TEXTE SOURCE —
===

Le feuilleton du barème applicable en cas de licenciement sans cause réelle et sérieuse, et instauré par l’ordonnance n° 2017-1387 du 22 septembre 2017, relative à la prévisibilité et la sécurisation des relations de travail (N° Lexbase : L7629LGN) vient de connaître un épisode décisif, même s’il n’est très certainement pas le dernier. Rappelons que ce barème, un temps retoqué parce qu’il fixait des plafonds différents en fonction des effectifs de l’entreprise [1], est en vigueur depuis un peu moins de deux ans et est l’objet d’une vive controverse devant les conseils de prud’hommes quant à sa compatibilité avec les normes internationales qui lient la France. Très attendu, l’avis de l’Assemblée plénière de la Cour de cassation vient d’être rendu le 17 juillet 2019.

===

Données extraites —
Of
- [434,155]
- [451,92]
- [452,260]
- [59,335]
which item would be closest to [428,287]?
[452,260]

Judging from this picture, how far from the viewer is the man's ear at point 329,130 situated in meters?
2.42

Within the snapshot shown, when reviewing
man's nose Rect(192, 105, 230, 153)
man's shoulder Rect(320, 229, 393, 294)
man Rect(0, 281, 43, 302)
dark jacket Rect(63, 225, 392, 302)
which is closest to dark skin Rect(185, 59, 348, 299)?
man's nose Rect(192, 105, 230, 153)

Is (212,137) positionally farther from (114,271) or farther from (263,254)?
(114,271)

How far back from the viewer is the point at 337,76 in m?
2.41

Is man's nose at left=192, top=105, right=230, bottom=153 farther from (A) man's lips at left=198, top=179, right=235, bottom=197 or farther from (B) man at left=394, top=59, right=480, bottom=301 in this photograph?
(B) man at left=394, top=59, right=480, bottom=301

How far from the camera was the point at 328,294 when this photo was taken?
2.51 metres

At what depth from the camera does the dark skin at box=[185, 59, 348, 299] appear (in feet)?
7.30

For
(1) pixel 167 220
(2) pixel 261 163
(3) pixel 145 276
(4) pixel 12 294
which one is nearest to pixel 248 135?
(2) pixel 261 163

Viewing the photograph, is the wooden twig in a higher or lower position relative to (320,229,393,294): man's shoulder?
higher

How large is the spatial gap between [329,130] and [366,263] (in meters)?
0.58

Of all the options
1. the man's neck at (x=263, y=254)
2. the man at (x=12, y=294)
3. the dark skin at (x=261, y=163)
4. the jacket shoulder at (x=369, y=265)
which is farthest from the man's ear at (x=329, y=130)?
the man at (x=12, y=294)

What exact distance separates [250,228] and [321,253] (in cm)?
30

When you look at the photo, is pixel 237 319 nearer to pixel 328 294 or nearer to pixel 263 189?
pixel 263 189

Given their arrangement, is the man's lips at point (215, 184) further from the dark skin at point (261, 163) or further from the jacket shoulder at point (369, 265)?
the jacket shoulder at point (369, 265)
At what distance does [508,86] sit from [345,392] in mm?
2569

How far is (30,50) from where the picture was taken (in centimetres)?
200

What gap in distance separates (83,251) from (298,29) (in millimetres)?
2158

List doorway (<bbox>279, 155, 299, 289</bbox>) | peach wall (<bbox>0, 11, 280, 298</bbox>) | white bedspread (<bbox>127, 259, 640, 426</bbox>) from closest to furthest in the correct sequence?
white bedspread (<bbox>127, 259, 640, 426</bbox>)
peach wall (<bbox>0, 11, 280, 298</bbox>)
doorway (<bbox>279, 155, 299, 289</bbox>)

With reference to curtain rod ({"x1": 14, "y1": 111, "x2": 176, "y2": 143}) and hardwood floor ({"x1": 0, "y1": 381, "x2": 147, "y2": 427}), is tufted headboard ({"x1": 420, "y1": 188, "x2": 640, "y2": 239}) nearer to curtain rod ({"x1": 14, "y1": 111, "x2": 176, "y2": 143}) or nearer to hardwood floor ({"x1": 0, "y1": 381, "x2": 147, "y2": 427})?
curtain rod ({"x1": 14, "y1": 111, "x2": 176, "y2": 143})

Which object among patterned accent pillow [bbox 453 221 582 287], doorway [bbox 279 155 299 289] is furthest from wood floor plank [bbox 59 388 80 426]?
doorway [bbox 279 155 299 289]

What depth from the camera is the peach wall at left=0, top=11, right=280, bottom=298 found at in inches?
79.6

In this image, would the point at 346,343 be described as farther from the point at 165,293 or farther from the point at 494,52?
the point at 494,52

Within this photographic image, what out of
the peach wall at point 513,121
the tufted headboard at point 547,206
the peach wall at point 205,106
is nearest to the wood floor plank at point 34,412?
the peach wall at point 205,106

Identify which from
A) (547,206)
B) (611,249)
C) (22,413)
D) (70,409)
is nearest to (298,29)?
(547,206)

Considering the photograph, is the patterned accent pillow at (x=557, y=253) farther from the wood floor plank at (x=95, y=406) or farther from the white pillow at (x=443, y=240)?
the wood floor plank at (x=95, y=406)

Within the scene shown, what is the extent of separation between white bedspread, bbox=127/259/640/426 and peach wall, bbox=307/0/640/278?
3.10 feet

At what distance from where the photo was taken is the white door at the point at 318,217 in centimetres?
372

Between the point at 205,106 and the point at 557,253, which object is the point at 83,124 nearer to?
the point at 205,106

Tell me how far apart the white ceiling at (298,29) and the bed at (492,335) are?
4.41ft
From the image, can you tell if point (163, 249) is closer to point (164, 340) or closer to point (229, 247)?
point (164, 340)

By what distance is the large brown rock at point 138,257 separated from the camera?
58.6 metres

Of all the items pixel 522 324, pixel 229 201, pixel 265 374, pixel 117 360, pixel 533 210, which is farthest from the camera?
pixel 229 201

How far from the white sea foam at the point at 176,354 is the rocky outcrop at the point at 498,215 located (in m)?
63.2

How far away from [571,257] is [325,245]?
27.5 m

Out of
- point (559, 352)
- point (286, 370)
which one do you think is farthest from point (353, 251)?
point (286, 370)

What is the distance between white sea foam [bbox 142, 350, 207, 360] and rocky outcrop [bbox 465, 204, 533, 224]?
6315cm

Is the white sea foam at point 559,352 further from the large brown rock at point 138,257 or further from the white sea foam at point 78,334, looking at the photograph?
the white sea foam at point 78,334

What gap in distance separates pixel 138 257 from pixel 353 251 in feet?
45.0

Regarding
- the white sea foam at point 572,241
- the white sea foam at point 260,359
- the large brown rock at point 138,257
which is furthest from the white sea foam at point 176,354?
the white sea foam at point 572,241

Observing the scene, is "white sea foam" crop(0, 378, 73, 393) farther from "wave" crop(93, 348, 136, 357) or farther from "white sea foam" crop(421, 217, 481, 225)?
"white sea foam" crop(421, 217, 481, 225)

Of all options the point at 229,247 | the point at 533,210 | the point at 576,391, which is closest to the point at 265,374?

===

OBJECTIF VISÉ —
Recopiez fidèlement le passage du texte sur le barème de licenciement qui commence par « Le feuilleton du » et s'achève sur « 17 juillet 2019. ».

CORRIGÉ PROPOSÉ —
Le feuilleton du barème applicable en cas de licenciement sans cause réelle et sérieuse, et instauré par l’ordonnance n° 2017-1387 du 22 septembre 2017, relative à la prévisibilité et la sécurisation des relations de travail (N° Lexbase : L7629LGN) vient de connaître un épisode décisif, même s’il n’est très certainement pas le dernier. Rappelons que ce barème, un temps retoqué parce qu’il fixait des plafonds différents en fonction des effectifs de l’entreprise [1], est en vigueur depuis un peu moins de deux ans et est l’objet d’une vive controverse devant les conseils de prud’hommes quant à sa compatibilité avec les normes internationales qui lient la France. Très attendu, l’avis de l’Assemblée plénière de la Cour de cassation vient d’être rendu le 17 juillet 2019.